A new report from the Digital Marketing Institute identifies a number of challenges for digital marketers leading up to the year 2020, with three of the top five—pace of technological change, recruiting the right talent, and skills shortages—focusing on employee expertise.

“Businesses need people who are going to not only just be able to perform in the job, but understand the business opportunity. It’s not enough to say that I’m skilled; people have to be able to perform. We’re hearing and we’re validating the gap between people understanding digital capabilities and digital trends and the ability to…make the impact for their business to drive revenue, drive engagement, which is of course full of metrics and measurables,” says John Hurley, global brand and customer experience director at Digital Marketing Institute. This requires “responsibility and accountability in house,” he adds, as well as possibly “paying a price premium to a third-party agency.”

The report finds that 54 percent of CMOs and senior marketers are struggling to keep pace with technological change and expressed concern about how their department and organization would manage it. Organizations that can’t keep up risk losing revenue and market share to competitors that are further along in digital transformation, or that are entering the market as digital-only entities to begin with, complete with appropriately skilled staff, the report notes. Lagging organizations also are at risk of losing customers to competitors that harness technology to craft superior customer experiences.

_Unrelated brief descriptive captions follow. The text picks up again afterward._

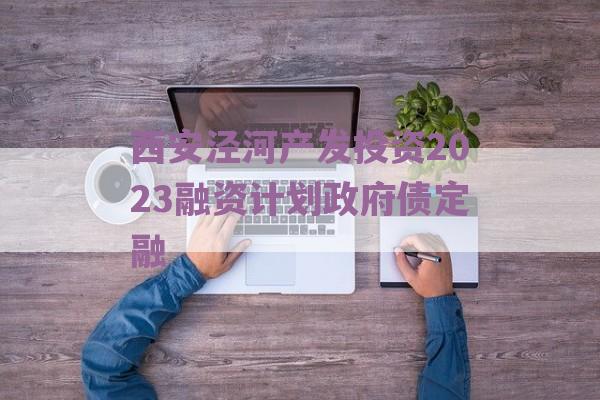 西安泾河产发投资2023融资计划政府债定融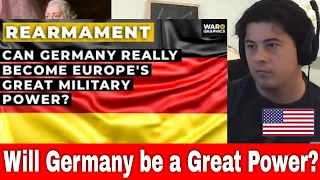 American Reacts Can Germany Really Become Europe's Great Military Power?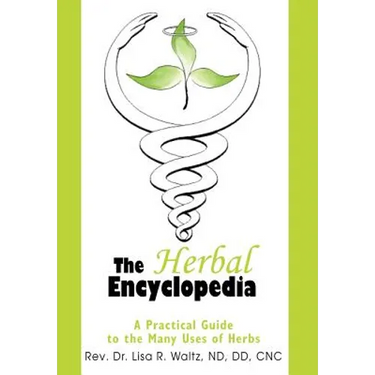 The Herbal Encyclopedia: A Practical Guide to the Many Uses of Herbs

When it comes to recruiting the right talent, the report states that marketing leaders are “acutely aware of” the need for new skill sets in the face of a changing digital marketing landscape. According to the report, 82 percent of CMOs and senior marketers agreed with the statement “Our organization needs to invest more in staff training and development.” With this in mind, the report asserts that the majority of organizations do not feel prepared for digital transformation and believe that their workforces lack key skills. Noting that retraining a marketing team takes time, the report suggests that companies begin by taking an inventory of the current skill sets in their marketing departments and thinking about which ones they will need going forward.

As for skills shortages, the report found that nearly two-thirds of respondents agreed with the statement “I am concerned about a digital skills shortage in the industry.” Additionally, 82 percent say that their organization needs to invest more in staff training and development. The report suggests that organizations implement new training programs as well as encourage individual professional development.

And in terms of specific skills, Digital Marketing Institute head of strategy Michael Goeden advocates for a balance between ones that have recently become necessary and ones that have historically been necessary. “The research points to some importance around marketing automation and mobile as some technical skills that are probably going to receive some more investment than they have in the past. In comparison to other technical skills in the mix, they’ve probably moved up the list a bit, but you still have things like social media and website design and optimization that are critical,” he says.